++++ Listed entries ++++

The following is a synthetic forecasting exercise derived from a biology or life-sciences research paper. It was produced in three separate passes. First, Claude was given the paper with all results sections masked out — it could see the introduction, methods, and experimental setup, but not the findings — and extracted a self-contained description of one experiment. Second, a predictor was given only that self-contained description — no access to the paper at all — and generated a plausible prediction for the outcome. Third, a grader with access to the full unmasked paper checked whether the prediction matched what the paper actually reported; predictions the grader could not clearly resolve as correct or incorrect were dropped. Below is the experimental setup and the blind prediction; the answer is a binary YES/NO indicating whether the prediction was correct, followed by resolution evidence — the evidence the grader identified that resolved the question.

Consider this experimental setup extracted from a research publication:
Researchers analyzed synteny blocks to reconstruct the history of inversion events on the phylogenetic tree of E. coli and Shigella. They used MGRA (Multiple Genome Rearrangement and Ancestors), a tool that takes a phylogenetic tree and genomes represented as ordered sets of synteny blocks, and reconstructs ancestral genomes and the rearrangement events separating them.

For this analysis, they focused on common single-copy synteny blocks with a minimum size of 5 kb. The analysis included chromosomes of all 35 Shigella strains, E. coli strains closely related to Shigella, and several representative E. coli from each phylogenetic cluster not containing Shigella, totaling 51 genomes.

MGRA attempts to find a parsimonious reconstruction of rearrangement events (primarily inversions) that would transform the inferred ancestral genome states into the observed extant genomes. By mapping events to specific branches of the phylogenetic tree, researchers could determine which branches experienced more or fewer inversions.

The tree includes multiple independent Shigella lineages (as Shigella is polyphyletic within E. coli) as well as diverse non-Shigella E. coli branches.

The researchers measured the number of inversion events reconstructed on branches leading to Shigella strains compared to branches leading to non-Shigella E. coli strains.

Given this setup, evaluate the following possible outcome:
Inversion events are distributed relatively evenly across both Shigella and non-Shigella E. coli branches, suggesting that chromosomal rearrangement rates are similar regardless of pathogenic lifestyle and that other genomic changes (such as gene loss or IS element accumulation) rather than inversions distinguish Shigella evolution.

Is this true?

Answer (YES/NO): NO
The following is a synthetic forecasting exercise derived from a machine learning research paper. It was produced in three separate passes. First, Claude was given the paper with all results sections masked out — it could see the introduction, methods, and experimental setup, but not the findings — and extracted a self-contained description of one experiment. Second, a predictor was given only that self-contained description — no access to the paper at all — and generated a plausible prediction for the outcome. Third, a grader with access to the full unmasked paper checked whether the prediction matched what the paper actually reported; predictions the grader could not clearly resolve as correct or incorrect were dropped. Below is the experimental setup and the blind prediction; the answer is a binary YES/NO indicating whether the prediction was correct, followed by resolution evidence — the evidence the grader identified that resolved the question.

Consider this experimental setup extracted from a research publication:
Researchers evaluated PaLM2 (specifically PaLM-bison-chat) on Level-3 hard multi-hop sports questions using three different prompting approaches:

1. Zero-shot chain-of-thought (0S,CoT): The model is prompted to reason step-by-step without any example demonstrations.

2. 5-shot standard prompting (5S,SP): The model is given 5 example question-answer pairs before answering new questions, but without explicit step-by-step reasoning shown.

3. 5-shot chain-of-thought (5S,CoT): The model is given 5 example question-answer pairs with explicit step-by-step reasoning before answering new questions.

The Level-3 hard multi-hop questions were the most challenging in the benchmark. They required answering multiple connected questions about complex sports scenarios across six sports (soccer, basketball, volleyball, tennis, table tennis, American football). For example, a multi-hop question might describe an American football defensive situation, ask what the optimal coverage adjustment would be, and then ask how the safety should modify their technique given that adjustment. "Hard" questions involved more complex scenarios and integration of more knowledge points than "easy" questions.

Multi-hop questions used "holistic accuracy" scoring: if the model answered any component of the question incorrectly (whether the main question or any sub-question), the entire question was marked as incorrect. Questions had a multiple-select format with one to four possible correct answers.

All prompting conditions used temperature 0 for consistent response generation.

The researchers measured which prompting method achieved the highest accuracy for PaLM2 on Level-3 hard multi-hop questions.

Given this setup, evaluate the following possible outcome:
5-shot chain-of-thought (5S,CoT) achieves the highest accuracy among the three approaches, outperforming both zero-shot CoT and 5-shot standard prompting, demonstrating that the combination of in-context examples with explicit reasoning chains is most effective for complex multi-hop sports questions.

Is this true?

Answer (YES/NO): NO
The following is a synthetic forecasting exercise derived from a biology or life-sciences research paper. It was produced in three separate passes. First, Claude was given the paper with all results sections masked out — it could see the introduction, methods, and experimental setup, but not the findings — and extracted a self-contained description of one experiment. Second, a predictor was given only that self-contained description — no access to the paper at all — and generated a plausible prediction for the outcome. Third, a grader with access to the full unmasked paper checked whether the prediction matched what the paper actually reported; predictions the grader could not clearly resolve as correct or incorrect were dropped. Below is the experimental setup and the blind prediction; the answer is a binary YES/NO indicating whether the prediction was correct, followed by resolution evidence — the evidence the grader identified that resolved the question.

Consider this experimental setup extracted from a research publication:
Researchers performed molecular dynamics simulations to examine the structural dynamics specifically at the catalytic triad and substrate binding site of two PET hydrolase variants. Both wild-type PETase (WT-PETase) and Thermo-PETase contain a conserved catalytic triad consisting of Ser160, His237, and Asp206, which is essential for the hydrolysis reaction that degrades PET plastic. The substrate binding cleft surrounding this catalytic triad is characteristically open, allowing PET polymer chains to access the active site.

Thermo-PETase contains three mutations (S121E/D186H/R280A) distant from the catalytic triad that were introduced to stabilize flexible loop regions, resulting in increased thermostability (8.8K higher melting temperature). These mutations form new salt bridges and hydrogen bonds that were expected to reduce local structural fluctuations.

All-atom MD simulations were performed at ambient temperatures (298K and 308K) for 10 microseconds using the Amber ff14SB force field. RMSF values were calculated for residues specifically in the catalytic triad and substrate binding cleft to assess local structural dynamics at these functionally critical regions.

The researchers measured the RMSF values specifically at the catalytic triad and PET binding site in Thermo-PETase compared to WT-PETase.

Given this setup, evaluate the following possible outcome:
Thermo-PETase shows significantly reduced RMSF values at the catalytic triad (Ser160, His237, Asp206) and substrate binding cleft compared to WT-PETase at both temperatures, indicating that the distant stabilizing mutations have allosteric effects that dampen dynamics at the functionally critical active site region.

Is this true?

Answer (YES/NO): NO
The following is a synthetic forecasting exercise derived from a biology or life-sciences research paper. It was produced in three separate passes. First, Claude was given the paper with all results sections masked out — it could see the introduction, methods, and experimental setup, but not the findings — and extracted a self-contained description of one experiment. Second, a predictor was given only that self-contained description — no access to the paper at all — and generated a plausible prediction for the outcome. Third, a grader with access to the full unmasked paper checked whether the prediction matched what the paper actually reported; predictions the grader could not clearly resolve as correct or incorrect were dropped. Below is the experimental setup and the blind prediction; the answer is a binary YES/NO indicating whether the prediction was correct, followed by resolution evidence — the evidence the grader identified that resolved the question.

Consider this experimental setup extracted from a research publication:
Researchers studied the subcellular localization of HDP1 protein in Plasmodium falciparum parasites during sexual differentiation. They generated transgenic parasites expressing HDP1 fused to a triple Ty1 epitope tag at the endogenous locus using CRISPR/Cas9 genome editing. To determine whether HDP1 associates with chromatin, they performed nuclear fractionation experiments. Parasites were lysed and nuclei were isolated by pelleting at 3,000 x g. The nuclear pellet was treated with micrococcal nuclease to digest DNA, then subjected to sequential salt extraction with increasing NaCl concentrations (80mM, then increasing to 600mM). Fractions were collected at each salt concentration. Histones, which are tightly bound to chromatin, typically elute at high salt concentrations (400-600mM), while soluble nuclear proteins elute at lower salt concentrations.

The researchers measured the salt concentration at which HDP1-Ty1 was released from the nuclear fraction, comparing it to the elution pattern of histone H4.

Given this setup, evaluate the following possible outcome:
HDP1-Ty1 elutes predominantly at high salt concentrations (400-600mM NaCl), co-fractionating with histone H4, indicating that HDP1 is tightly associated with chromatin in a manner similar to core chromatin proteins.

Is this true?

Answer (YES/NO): NO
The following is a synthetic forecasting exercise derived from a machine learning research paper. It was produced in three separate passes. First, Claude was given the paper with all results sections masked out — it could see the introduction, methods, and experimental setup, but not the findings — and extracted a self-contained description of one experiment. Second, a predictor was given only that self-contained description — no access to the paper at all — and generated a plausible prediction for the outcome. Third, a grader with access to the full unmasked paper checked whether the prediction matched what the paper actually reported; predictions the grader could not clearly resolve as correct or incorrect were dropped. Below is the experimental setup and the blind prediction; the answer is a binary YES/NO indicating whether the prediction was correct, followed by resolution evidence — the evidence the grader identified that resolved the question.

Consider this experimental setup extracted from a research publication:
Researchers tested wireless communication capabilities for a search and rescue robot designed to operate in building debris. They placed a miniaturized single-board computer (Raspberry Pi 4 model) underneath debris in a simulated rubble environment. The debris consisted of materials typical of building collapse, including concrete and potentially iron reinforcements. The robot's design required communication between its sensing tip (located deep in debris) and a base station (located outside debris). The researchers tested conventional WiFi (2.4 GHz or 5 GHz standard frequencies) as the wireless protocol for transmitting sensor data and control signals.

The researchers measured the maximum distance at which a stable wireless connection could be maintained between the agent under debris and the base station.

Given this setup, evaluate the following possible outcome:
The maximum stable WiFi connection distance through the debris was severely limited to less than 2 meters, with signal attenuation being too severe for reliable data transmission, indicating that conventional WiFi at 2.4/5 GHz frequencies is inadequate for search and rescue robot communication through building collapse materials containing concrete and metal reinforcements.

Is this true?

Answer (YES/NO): NO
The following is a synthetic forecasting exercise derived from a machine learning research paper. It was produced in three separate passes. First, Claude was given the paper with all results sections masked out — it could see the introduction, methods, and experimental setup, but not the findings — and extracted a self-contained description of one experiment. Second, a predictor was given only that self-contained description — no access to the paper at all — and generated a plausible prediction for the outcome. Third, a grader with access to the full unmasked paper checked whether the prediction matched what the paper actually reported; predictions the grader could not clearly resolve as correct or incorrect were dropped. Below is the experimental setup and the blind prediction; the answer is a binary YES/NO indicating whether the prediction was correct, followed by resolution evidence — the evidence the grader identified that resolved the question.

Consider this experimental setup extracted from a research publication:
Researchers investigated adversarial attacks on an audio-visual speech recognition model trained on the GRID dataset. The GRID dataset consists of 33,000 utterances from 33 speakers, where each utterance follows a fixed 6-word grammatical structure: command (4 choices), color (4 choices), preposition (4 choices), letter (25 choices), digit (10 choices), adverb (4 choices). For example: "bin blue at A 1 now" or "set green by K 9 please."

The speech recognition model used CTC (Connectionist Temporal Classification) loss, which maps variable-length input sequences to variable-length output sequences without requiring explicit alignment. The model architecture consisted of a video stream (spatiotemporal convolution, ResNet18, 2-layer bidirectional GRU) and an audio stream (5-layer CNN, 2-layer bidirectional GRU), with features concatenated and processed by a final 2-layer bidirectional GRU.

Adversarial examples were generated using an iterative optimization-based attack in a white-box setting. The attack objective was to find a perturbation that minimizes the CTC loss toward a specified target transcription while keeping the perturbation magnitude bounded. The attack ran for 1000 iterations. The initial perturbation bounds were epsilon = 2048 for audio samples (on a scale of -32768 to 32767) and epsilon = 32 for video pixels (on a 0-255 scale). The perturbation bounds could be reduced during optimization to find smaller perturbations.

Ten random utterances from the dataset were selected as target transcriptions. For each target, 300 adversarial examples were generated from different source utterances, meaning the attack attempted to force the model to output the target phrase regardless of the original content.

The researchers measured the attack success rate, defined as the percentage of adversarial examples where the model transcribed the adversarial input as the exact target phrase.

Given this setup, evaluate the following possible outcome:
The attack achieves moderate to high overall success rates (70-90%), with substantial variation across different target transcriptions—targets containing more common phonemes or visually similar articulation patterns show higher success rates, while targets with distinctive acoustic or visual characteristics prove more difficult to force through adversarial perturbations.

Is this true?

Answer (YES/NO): NO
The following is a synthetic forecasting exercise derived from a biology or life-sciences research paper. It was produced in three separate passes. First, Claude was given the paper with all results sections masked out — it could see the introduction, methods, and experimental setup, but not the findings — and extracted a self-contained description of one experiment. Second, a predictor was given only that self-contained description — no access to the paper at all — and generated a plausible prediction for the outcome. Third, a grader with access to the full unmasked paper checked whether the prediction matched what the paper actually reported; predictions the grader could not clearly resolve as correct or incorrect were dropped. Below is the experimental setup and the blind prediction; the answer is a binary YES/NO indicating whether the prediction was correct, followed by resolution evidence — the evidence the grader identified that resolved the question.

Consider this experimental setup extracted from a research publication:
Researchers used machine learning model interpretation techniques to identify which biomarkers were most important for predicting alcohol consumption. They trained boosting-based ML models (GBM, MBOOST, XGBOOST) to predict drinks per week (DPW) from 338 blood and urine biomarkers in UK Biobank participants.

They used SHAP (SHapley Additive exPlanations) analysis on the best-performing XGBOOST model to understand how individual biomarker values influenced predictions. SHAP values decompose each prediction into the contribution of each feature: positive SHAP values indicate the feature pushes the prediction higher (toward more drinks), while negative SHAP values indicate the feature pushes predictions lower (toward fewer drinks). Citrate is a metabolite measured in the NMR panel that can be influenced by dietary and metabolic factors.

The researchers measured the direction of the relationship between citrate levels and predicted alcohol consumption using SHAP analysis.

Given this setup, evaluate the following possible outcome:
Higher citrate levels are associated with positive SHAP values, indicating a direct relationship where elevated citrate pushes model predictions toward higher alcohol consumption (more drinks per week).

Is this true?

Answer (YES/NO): NO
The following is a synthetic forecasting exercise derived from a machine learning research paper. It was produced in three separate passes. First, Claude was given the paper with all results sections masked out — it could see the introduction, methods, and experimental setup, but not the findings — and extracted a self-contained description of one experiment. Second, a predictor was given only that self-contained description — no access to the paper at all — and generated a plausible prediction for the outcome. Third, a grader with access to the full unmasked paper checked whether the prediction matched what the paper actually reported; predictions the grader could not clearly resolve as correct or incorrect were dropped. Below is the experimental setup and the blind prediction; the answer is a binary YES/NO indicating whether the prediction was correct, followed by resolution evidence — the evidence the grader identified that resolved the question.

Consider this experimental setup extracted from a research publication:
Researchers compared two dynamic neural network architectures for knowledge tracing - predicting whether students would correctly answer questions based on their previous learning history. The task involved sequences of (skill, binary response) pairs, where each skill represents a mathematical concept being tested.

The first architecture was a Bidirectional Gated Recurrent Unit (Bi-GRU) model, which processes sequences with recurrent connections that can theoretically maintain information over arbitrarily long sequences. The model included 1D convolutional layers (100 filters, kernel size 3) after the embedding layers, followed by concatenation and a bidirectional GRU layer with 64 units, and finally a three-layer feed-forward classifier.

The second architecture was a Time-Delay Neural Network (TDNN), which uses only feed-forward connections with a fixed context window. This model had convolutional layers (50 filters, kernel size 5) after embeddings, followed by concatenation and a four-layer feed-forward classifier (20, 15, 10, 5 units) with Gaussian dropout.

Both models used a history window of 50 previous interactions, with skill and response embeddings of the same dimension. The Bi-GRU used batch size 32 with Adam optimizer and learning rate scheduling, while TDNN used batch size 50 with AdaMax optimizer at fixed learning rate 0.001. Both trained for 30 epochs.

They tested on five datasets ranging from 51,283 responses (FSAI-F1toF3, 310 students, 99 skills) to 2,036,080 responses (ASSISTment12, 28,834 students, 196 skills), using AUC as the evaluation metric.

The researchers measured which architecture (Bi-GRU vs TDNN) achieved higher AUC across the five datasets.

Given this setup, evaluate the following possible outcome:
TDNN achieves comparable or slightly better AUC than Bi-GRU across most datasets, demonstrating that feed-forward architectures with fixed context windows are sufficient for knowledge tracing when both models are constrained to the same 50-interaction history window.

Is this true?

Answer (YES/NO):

++++

**Exercise directions:** Across the records above, return every line that contains the word "reasoning".

**Answer to this problem:**
2. 5-shot standard prompting (5S,SP): The model is given 5 example question-answer pairs before answering new questions, but without explicit step-by-step reasoning shown.
3. 5-shot chain-of-thought (5S,CoT): The model is given 5 example question-answer pairs with explicit step-by-step reasoning before answering new questions.
5-shot chain-of-thought (5S,CoT) achieves the highest accuracy among the three approaches, outperforming both zero-shot CoT and 5-shot standard prompting, demonstrating that the combination of in-context examples with explicit reasoning chains is most effective for complex multi-hop sports questions.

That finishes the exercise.